-- TEXT PROVIDED --
Review: ‘The Force Awakens’ Resurrects Classic Star Wars Magic

Han Solo and Chewbacca in "Star Wars: The Force Awakens"

Star Wars Triumphs Once Again in ‘The Force Awakens’

A decade ago, audiences thought they had seen the last of Star Wars on the big screen with Revenge of the Sith. The prequel trilogy limped off into the sunset, leaving many of our burning questions finally answered. But the simple fact remains, like the James Bond franchise spanning five decades, Star Wars never dies. And now with the release of Star Wars: The Force Awakens, the franchise is back to its former glory we haven’t seen in nearly 35 years.

Set roughly 30 years after the events of Return of the Jedi, the galaxy is not in the perfect place we once left it. Luke Skywalker has vanished, now considered to be nothing more than a myth. The villainous First Order has replaced the toppled Empire, in a war against the Resistance, led by the former princess turned General Leia (Carrie Fisher). Leia has dispatched her ace pilot Poe Dameron (Oscar Isaac, Ex Machina) to the desert planet of Jakku to recover information, which could lead to the whereabouts of her brother, Luke.

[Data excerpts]
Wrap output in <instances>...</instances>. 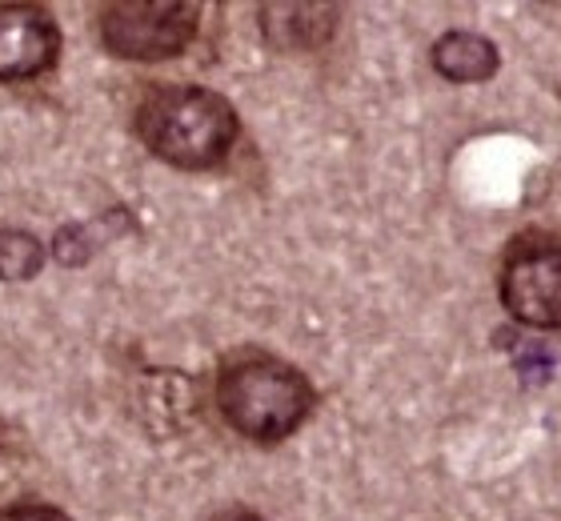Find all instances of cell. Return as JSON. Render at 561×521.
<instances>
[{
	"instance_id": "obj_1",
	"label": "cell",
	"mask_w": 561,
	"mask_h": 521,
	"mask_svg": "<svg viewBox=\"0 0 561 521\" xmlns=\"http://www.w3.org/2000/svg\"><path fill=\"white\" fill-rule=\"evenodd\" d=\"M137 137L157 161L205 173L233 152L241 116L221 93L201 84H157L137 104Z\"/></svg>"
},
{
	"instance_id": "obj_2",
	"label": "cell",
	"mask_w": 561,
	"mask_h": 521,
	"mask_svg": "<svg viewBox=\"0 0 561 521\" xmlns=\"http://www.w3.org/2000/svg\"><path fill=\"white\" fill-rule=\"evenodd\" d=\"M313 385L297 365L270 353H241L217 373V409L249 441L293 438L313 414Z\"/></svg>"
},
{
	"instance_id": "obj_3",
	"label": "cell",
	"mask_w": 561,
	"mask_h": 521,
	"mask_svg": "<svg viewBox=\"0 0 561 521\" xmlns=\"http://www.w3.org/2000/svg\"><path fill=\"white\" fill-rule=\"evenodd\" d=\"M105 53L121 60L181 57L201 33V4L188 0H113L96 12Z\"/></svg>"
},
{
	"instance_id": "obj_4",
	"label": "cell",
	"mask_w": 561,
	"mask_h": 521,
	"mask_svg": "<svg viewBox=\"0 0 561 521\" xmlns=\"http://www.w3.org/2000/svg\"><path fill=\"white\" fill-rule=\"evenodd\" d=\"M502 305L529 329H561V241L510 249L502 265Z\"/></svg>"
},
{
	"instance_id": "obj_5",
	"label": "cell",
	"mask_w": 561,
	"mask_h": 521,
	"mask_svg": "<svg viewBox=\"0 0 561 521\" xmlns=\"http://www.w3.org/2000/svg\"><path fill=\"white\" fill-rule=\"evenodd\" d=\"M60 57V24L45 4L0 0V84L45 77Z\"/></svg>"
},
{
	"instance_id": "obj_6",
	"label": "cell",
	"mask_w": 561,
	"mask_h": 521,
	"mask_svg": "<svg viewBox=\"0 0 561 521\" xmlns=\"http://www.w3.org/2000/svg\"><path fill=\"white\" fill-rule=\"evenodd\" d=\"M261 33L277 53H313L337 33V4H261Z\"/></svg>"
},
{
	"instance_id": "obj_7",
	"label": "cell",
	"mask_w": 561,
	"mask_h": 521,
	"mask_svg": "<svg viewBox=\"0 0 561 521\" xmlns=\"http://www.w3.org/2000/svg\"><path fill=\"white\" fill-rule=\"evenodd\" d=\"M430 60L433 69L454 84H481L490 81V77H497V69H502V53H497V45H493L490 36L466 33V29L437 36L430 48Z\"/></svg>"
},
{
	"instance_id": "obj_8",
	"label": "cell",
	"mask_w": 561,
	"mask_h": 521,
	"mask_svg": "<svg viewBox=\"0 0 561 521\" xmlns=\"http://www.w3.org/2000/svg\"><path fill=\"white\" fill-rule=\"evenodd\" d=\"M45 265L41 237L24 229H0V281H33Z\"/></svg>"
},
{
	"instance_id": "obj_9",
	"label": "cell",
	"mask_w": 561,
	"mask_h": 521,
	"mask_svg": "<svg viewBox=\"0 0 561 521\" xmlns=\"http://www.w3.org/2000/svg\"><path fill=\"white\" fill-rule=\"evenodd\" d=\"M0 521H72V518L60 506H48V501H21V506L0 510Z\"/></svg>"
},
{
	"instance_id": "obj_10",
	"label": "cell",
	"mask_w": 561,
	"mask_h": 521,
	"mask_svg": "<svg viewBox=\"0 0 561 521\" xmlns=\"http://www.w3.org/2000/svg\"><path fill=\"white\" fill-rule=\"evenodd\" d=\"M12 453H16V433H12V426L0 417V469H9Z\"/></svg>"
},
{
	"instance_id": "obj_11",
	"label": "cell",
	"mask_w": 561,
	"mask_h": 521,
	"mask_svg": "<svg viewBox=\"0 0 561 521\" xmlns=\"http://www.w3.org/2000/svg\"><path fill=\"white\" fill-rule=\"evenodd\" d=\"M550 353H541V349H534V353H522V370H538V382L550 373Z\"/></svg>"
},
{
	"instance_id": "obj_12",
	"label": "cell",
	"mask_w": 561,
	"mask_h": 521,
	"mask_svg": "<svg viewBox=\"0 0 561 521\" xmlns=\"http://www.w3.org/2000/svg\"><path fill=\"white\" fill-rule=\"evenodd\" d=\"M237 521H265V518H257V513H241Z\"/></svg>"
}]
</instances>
...
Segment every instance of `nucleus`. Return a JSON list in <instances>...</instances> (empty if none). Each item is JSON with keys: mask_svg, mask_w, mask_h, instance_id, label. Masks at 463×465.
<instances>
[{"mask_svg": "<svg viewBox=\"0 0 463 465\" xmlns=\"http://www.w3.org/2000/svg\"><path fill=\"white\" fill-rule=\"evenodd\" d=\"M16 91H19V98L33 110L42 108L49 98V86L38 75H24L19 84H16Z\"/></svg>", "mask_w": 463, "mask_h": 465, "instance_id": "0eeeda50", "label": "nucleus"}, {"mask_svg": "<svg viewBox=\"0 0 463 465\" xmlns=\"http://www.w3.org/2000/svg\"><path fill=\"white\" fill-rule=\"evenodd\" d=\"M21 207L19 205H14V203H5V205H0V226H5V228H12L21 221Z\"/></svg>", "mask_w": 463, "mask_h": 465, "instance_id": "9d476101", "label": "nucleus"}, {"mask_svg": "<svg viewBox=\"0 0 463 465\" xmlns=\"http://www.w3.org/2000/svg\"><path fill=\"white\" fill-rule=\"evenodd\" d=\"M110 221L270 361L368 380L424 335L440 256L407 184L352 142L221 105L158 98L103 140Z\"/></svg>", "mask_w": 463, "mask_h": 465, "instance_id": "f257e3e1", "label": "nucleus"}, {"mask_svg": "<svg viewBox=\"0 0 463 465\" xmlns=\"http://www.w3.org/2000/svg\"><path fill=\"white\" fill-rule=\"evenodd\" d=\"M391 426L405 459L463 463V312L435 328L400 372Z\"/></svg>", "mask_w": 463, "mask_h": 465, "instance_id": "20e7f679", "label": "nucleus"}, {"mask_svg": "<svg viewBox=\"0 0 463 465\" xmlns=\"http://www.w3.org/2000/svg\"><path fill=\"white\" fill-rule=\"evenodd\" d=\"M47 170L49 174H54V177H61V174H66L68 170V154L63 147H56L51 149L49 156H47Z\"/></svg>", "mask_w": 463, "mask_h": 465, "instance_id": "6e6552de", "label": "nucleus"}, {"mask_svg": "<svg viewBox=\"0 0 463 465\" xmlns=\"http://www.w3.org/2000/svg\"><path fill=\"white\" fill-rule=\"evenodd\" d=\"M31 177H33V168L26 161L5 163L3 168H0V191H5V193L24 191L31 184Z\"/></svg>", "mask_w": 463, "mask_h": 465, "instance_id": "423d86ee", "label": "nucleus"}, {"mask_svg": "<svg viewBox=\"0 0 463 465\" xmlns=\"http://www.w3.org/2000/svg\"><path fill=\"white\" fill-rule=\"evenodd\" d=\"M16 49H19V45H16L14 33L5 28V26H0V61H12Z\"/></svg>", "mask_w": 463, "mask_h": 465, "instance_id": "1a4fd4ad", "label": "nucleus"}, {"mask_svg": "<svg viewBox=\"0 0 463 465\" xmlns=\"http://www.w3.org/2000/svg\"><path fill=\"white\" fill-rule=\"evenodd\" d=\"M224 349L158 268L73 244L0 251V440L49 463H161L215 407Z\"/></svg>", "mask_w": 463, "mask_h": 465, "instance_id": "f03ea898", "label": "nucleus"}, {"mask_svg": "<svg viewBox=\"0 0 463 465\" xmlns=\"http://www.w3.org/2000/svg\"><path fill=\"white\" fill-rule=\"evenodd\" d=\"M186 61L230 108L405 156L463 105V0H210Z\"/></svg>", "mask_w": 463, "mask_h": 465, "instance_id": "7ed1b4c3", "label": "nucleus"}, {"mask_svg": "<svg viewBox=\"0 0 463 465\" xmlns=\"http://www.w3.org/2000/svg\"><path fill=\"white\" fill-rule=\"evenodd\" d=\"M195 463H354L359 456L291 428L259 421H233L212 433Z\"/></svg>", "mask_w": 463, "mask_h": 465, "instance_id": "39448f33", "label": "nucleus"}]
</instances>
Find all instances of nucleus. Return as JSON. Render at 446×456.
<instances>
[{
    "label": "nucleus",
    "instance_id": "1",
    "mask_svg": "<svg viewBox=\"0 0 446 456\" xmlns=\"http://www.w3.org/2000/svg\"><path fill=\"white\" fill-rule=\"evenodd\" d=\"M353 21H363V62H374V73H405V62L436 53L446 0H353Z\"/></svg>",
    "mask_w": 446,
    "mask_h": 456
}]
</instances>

-- STATED TASK --
Could you reproduce the entire review of "The Force Awakens" from the top of the page, word for word?

-- TASK ANSWER --
Review: ‘The Force Awakens’ Resurrects Classic Star Wars Magic

Han Solo and Chewbacca in "Star Wars: The Force Awakens"

Star Wars Triumphs Once Again in ‘The Force Awakens’

A decade ago, audiences thought they had seen the last of Star Wars on the big screen with Revenge of the Sith. The prequel trilogy limped off into the sunset, leaving many of our burning questions finally answered. But the simple fact remains, like the James Bond franchise spanning five decades, Star Wars never dies. And now with the release of Star Wars: The Force Awakens, the franchise is back to its former glory we haven’t seen in nearly 35 years.

Set roughly 30 years after the events of Return of the Jedi, the galaxy is not in the perfect place we once left it. Luke Skywalker has vanished, now considered to be nothing more than a myth. The villainous First Order has replaced the toppled Empire, in a war against the Resistance, led by the former princess turned General Leia (Carrie Fisher). Leia has dispatched her ace pilot Poe Dameron (Oscar Isaac, Ex Machina) to the desert planet of Jakku to recover information, which could lead to the whereabouts of her brother, Luke.